- _PASSAGE PROVIDED_

We Will Always Miss Helen the Cat

Helen, 2013.  She’s the queen of lounging!

Helen, our 18-year-old tortoiseshell, died last week.  It has been hard on me, harder than any other pet’s death.  Helen and I were like bonded cats at the pound.  We did everything together: played string, read books (sometimes aloud), watched birds, had elevenses, watched six seasons of The Americans, prepared dinner (hers came in a can), napped, and listened to music.  She was fond of “You’re so Vain” (Carly Simon), “Year of the Cat” (Al Stewart), and “Mellow Yellow (Donovan).  Cats like simple songs.

As she got older, she spent most of her waking hours sitting with me (or on top of me) as I reclined and read.  She carefully marked the books by rubbing against the corners.   She was fond of books, because I’d read poetry to her as a kitten.  She enjoyed Edward Lear’s “The Jumblies:  “Far and few, far and few,/Are the lands where the Jumblies live…”

She didn’t meow, she chirped.  It was so sweet.  She was also a survivalist:  she liked to hop in the tub and lick the faucet. And she had a strong will.  She dominated the household.  She was a  fascinating person!  She ignored other cats, but they followed her around the house.

I had so much fun with her.  But In the last few years she had health problems and surgeries. She lost too much weight, shed clumps of fur, her kidneys were failing.  All the problems of aging cats.

I miss her.

Helen forever!

In Helen’s honor, I have translated and adapted the Roman poet Martial’s poem on the death of a pet dog, Issa.  In the first line, Martial refers to  Catullus’s famous poem about the dead pet sparrow of his girlfriend, Lesbia.

I have substituted the name Helen for Issa.

My adapted translation of Martial, Epigrams, I.109

Helen is more mischievous than Catullus’s sparrow,
Helen is purer than the kiss of a dove,
Helen is lovelier than all the maidens,
Helen is more precious than Indian stones,
Helen the cat is my darling.
If she meows, you will think she speaks;
She feels both sadness and joy.
Resting in my lap she stretches and snatches sleep
so that no breath is sensed.
In order that the last light may not wholly steal her,
I am painting a picture
In which you will see a cat so like Helen
That she herself is not more like herself.
Compare Helen with her picture
And you will think each one is real,
Or you will think each one is painted.

Floor mosaic in ancient Rome, with cat and two ducks.

- _TASK DIRECTIONS_
Print the stretch of the post about Helen the cat from "Helen, our 18-year-old" through "like simple songs.", word for word.

- _INFORMATION GIVEN_
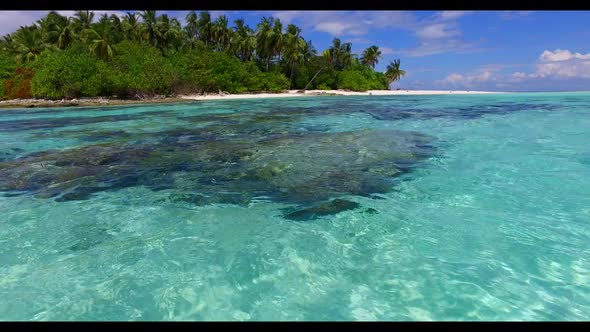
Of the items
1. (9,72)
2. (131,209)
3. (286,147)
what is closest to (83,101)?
(9,72)

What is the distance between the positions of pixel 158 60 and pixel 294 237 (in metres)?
45.7

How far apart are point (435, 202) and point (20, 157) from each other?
1209 centimetres

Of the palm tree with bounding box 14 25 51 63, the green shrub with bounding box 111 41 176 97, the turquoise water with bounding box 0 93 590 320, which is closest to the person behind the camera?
the turquoise water with bounding box 0 93 590 320

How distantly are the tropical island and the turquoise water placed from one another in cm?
3394

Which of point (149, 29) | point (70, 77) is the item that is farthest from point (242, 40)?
point (70, 77)

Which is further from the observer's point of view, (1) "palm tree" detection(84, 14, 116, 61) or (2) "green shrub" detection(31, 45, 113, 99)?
(1) "palm tree" detection(84, 14, 116, 61)

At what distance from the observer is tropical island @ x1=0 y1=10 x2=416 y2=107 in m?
40.0

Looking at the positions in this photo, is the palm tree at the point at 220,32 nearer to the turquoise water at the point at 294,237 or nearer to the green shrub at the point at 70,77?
the green shrub at the point at 70,77

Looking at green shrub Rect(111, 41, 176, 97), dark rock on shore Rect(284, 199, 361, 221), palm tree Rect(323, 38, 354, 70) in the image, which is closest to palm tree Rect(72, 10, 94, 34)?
green shrub Rect(111, 41, 176, 97)

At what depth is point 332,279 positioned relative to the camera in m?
4.25

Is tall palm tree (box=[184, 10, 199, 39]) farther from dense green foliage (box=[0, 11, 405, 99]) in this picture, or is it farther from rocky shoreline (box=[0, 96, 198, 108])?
rocky shoreline (box=[0, 96, 198, 108])

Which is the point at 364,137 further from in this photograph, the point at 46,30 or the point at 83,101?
the point at 46,30

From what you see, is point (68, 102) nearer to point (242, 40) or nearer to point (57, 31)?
point (57, 31)
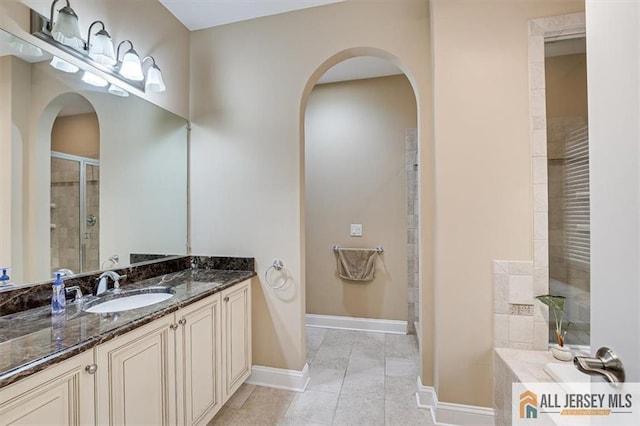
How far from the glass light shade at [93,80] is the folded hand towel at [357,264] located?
8.18 feet

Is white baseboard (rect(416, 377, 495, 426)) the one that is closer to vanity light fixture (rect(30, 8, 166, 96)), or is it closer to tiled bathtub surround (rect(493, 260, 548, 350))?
tiled bathtub surround (rect(493, 260, 548, 350))

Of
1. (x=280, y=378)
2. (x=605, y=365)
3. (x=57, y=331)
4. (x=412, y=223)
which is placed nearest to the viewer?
(x=605, y=365)

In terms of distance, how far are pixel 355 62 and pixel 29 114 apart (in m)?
2.56

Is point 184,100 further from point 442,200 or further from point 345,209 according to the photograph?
point 442,200

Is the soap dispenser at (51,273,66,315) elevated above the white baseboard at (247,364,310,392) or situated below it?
above

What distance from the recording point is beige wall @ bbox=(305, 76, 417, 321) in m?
3.11

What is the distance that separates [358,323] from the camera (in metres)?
3.18

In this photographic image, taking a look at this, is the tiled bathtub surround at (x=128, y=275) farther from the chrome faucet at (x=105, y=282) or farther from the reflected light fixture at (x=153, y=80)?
the reflected light fixture at (x=153, y=80)

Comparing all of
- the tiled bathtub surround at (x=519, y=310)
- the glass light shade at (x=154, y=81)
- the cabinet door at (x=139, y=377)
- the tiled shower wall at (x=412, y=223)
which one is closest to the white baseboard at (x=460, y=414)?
the tiled bathtub surround at (x=519, y=310)

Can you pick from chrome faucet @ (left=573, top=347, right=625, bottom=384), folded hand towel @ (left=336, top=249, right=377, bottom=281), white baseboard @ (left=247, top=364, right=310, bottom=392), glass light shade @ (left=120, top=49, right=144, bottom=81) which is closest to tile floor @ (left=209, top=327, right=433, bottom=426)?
white baseboard @ (left=247, top=364, right=310, bottom=392)

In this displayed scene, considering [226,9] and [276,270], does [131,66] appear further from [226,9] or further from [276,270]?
[276,270]

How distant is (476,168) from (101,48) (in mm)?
2386

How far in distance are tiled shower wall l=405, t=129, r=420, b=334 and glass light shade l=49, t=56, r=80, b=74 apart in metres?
2.81

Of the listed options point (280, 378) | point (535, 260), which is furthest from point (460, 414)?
point (280, 378)
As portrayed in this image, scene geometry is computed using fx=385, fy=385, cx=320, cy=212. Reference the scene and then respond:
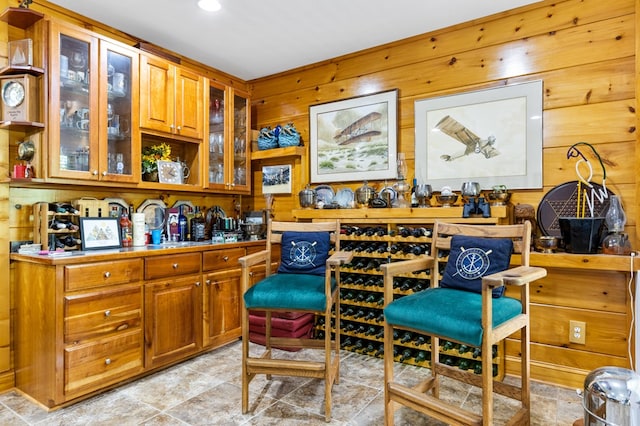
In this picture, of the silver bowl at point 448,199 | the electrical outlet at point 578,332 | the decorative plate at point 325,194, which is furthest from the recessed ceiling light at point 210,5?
the electrical outlet at point 578,332

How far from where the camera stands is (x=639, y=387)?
4.34 ft

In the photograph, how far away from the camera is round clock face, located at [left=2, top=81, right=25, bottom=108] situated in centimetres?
243

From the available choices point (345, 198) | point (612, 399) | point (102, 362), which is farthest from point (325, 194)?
point (612, 399)

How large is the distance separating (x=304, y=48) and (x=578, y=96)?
2174 mm

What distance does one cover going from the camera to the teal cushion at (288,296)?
210 cm

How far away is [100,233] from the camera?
9.11ft

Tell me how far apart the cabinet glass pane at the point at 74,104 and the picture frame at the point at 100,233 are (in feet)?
1.27

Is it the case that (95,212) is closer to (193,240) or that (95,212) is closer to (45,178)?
(45,178)

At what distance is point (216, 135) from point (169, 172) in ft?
1.94

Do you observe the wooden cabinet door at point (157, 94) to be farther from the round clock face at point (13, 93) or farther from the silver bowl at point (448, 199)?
the silver bowl at point (448, 199)

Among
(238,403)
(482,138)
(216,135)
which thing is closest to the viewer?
(238,403)

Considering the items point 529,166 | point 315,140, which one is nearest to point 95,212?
point 315,140

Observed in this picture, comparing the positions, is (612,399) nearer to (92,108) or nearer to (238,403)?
(238,403)

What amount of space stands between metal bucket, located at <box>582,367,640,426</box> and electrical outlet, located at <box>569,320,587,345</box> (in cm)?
125
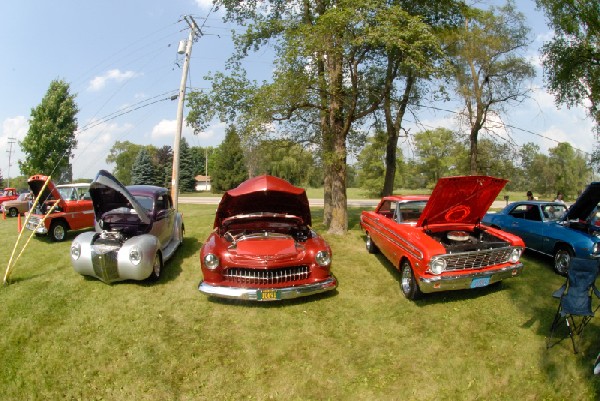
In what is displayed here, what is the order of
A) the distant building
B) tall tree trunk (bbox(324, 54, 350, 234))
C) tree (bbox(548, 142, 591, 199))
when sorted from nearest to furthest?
1. tall tree trunk (bbox(324, 54, 350, 234))
2. tree (bbox(548, 142, 591, 199))
3. the distant building

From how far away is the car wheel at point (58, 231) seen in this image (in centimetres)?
1077

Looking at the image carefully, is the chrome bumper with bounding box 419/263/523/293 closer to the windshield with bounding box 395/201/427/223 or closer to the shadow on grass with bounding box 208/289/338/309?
the shadow on grass with bounding box 208/289/338/309

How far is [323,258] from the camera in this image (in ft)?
19.8

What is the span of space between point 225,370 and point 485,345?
3396mm

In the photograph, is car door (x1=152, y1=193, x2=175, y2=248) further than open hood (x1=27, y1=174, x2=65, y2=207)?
No

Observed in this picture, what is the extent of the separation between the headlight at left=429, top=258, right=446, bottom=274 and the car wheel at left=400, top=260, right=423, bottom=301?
18.8 inches

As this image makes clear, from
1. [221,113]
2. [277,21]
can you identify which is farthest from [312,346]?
[277,21]

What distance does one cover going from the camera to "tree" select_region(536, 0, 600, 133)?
13414 mm

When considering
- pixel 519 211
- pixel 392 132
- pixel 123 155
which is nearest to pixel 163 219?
pixel 519 211

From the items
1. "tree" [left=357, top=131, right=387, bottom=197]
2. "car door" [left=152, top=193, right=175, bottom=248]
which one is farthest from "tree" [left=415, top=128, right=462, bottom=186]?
"car door" [left=152, top=193, right=175, bottom=248]

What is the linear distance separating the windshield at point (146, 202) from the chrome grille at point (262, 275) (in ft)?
10.8

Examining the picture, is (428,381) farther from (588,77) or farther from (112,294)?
(588,77)

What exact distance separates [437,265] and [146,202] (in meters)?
6.11

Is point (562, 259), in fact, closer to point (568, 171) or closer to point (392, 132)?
point (392, 132)
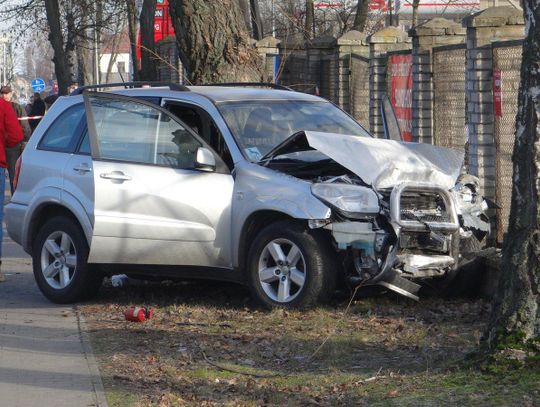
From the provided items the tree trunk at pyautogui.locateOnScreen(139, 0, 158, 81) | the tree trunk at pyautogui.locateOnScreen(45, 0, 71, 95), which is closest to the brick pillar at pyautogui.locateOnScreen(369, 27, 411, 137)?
the tree trunk at pyautogui.locateOnScreen(139, 0, 158, 81)

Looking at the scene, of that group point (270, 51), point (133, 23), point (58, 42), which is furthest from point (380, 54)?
point (133, 23)

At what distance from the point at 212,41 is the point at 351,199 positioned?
6.40 meters

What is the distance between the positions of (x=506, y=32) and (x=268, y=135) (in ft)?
14.4

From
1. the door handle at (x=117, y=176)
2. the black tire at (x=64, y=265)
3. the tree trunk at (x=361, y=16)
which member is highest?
the tree trunk at (x=361, y=16)

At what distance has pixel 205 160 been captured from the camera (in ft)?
29.7

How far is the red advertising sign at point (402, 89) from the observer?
16.2 meters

- _RESULT FOR THIS TASK_
Helen, our 18-year-old tortoiseshell, died last week.  It has been hard on me, harder than any other pet’s death.  Helen and I were like bonded cats at the pound.  We did everything together: played string, read books (sometimes aloud), watched birds, had elevenses, watched six seasons of The Americans, prepared dinner (hers came in a can), napped, and listened to music.  She was fond of “You’re so Vain” (Carly Simon), “Year of the Cat” (Al Stewart), and “Mellow Yellow (Donovan).  Cats like simple songs.